I've used finishing resin (epoxy) to get a smooth hard surface that goes down right before primer and that works fine, but it tends to be a pain in the tuckus. Anything that will make it easy to get that killer finish........
 
I use the regular Minwax Poly, not the Polycrylic. I don't really like the waterbased product on balsa.
 
I've used things like Red Devil Ultra light spackeling with great success. Thinned with a little water to a thick paint consistency, let dry completely. stuff gets amazingly hard and yet easy to sand. It's the same stuff as Hobby filler at a lower cost, just make sure it's ultra lite, super lite, or something to that effect or you end up with plaster based filler(voice of experence :p )
 
Sometimes I coat my balsa cones with aliphatic wood glue, the thick sandable variety. Once it cures, then sand the surface smooth with fine grit sandpaper.
 
On Really big cones BT-60 and larger, I'll sometimes use a coat of Minwax Wood hardner just to fill in some of the grain not necessarally make the wood harder. this helps the primer fill the grain faster.

I use this too. I'm tired of my nose cones getting dinged. :mad:
 
I brush mine down with thinned FnF, then sand them smooth; one coat does it. Same for my fins.
 
Just wanted to leave another "Thank You" to you guys. I went with the thinned Elmers wood filler then sanding with progressively finer sand paper and it's looking great. I've had to reapply the filler to some spots where got it down too thin (like I said, I go a little too far sometimes for some reason) or where I missed small spots on the first coat, but I'm really liking the way its turning out. Today the primer goes on and hopefully soon I'll have another finished bird for the fleet.

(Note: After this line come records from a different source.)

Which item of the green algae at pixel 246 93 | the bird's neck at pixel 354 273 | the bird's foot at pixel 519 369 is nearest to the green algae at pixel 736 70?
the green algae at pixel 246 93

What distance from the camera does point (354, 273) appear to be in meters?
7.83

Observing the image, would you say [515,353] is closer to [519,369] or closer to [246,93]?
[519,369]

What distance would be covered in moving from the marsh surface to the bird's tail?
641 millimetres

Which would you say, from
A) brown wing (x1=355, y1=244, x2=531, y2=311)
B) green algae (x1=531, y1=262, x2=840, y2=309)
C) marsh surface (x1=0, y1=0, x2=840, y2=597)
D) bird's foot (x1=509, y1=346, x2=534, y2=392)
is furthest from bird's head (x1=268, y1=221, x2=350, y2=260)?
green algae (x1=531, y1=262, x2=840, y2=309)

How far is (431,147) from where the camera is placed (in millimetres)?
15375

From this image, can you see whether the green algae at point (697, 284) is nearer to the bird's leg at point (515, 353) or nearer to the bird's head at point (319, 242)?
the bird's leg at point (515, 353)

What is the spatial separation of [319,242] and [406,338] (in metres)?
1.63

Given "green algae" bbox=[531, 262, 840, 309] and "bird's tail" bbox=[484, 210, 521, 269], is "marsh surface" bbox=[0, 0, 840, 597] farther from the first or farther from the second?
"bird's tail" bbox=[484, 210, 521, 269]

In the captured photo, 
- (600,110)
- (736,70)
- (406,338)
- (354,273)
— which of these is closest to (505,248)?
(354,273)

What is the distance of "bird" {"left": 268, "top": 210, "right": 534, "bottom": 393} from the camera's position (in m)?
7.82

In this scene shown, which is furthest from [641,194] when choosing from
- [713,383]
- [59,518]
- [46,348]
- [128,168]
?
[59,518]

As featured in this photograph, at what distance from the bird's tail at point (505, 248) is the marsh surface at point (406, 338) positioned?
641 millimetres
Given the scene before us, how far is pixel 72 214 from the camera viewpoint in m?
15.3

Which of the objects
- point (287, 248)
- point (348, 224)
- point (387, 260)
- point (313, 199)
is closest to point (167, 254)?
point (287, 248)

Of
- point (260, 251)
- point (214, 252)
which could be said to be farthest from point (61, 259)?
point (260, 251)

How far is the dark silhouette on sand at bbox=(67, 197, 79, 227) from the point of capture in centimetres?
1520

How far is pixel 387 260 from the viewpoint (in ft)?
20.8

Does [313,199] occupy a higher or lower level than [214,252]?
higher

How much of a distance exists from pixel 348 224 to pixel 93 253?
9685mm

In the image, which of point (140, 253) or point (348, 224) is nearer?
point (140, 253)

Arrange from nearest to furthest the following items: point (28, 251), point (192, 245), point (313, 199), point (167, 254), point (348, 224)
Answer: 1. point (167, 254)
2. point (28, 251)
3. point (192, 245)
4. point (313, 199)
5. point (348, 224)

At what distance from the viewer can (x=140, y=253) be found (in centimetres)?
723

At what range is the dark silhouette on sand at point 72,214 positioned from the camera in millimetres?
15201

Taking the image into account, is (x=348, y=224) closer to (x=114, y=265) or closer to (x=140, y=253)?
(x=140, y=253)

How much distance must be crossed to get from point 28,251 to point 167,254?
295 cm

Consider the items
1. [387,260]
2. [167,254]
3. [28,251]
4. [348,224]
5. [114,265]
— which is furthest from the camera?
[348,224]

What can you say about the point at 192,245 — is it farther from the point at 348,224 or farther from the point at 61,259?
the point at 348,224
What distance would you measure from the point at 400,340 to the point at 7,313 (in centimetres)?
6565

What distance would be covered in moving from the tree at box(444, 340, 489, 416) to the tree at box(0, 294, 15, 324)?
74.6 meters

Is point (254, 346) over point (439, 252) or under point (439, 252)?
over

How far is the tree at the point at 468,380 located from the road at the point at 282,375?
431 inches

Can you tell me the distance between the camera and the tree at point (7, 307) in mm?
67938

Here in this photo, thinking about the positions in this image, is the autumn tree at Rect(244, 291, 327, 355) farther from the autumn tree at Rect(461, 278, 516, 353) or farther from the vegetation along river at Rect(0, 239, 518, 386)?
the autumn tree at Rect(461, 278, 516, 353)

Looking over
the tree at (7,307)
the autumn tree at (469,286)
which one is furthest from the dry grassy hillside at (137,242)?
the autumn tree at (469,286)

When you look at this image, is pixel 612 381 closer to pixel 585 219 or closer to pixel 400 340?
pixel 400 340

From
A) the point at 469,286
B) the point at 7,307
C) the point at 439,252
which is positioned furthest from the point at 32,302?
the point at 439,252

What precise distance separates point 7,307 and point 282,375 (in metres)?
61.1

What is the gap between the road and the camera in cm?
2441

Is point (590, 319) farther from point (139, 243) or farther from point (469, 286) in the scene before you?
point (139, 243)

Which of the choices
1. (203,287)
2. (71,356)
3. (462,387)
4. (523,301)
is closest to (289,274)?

I just finished a project with a balsa cone, and its time to finish the cone. This thread has/is been very helpful. I turned my cone using a drill press. I started with a dowel down the center and then just lathed out the cone. Then, I cut off the dowel at the base of the cone and drilled a hole in the cone for a tracker. When I started to sand off the Elmers by hand, I got flat spots on the cone using the "shoeshine" method. Fortunately, I can put the drill back into the cone so that I can spin it on the drill press. So far, that is working much better. One question I have is if there is anything I should watch out for if I use the press for sanding the filler and then later, the primer? I know, for example, that the elmers will get hard and difficult to sand if it gets hot. So, I'm using very light pressure. I'm going to try to leave a coat of solid filler covering the surface. Any other tricks for sanding in this way would be appreciated as I don't have any experience turning wood, much less balsa.